Department of Gastroenterology and Gastrointestinal Oncology, National Cancer Center Hospital East, Chiba, Japan
Akihito Kawazoe , Takeshi Kuwata , Yasutoshi Kuboki , Kohei Shitara , Akiko Nagatsuma , Takayuki Yoshino , Toshihiko Doi , Atsushi Ohtsu , Atsushi Ochiai
Background: Antibody-based therapies for targeting programmed death 1 (PD-1) or its ligand PD-L1 (anti-PD1/PD-L1 therapies) have shown promising results in gastric cancer (GC). PD-L1 expression on tumor cell membrane and tumor-infiltrating lymphocytes (TILs) has been proposed as predictive biomarkers for anti-PD-1/PD-L1 therapies in several types of malignancies. TCGA has recently reported that PD-L1 gene was frequently amplified in Epstein-Barr virus (EBV)-positive GC. In addition, mismatch-repair deficiency (D-MMR) was associated with better clinical outcomes after anti-PD-1/PD-L1 therapies in solid tumors. However, little is known about clinicopathological features of PD-L1 expression with TILs, MMR and EBV status in a large cohort of GC cases. Methods: We performed a tissue microarray analysis in 487 advanced GC patients who underwent a gastrectomy without preoperative chemotherapy. PD-L1 expression on tumor cell membrane, densities as well as expressions of lymphocyte-associated markers (CD3, CD4, CD8, and FOXP3) of TILs and MMR status were evaluated by immunohistochemistry. EBV status was evaluated by in situ hybridization. Results: PD-L1 expression, D-MMR, and EBV were identified in 22.8, 5.1, and 5.1% of cases, respectively. PD-L1 expression was more frequently observed in elderly (P = 0.002), male (P = 0.029), poorly differentiated adenocarcinoma with solid-type histology (P < 0.001), D-MMR (P < 0.001), and EBV-positive status (P = 0.001).
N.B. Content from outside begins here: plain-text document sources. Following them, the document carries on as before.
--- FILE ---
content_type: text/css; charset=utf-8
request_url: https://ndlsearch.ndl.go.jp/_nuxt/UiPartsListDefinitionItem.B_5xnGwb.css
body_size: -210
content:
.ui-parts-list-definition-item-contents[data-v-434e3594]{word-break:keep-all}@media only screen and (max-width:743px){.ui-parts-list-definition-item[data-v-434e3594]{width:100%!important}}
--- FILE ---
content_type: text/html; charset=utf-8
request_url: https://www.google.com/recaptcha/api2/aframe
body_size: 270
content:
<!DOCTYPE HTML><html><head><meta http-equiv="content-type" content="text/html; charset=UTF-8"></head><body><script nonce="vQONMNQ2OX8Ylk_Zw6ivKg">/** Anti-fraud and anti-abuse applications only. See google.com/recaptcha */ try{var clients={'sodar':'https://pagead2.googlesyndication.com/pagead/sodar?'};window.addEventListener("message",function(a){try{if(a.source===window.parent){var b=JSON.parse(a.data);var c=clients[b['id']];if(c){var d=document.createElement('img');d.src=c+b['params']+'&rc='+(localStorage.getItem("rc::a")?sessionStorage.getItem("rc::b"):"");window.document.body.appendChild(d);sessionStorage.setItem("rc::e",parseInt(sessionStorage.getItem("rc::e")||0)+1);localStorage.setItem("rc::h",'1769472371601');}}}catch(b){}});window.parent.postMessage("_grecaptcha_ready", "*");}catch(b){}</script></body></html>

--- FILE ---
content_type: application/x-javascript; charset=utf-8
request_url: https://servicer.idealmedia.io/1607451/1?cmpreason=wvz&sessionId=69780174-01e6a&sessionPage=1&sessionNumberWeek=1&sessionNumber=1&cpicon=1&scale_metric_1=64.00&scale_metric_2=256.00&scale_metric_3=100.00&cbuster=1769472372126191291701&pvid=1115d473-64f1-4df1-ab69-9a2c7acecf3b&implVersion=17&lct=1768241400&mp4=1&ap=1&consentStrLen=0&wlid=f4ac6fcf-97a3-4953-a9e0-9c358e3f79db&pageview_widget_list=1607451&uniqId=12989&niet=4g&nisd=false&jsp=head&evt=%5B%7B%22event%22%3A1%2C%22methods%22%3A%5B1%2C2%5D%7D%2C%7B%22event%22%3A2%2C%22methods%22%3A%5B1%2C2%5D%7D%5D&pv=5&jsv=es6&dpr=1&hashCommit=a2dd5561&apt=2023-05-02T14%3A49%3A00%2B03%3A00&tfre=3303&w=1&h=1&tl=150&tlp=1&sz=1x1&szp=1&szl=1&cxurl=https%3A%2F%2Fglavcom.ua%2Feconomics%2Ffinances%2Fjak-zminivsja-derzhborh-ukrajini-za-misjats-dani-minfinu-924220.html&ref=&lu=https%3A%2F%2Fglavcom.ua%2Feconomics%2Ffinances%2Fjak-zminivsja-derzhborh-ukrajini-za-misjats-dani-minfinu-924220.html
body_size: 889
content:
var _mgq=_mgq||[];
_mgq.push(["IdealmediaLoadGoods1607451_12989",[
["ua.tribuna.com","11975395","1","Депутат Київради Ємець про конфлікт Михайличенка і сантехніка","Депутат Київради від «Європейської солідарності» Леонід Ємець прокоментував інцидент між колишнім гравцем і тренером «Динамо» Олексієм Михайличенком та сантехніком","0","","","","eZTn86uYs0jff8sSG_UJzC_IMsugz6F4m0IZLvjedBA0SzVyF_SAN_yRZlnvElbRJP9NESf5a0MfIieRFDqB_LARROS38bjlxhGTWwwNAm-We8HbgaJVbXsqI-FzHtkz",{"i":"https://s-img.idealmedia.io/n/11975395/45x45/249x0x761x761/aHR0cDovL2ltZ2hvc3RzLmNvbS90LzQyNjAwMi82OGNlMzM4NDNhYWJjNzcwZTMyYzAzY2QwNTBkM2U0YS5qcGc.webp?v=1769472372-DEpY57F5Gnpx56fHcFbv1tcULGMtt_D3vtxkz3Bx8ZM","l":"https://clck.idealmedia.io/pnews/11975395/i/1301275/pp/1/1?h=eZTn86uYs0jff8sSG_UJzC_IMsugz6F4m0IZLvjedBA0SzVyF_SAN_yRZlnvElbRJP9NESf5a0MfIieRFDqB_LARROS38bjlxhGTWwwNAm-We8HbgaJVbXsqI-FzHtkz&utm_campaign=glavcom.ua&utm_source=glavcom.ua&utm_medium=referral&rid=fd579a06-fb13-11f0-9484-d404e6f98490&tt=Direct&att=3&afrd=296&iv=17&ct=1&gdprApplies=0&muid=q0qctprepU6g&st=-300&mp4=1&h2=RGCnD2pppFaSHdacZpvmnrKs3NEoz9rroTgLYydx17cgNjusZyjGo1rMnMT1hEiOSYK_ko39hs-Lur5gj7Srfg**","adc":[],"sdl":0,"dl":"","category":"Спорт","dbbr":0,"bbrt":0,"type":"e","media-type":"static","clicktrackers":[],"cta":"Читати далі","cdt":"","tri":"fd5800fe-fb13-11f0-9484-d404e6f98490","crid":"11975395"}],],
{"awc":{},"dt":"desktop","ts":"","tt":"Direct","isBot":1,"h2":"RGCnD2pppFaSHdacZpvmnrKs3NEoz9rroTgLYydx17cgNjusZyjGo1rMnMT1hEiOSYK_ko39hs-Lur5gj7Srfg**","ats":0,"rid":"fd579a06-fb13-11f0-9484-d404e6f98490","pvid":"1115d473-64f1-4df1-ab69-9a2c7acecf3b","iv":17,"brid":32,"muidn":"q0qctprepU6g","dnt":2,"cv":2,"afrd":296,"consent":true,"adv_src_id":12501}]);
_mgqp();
Regarding PD-L1 expression and TILs status, a strong association was observed between PD-L1 expression and high densities of either CD3 (+), CD8 (+), or FOXP3 (+) TILs (P < 0.001). In multivariate analysis, high density of CD8 (+) TILs was significantly associated with better survival (hazard ratio, 0.62; 95% CI, 0.39 to 0.99; P = 0.047), while PD-L1 expression and densities of other subtypes of TILs were not independent prognostic factors. Conclusions: In GC, PD-L1 expression was associated with distinct clinicopathological features including high density of TILs, D-MMR and EBV-positive status, but not a prognostic factor.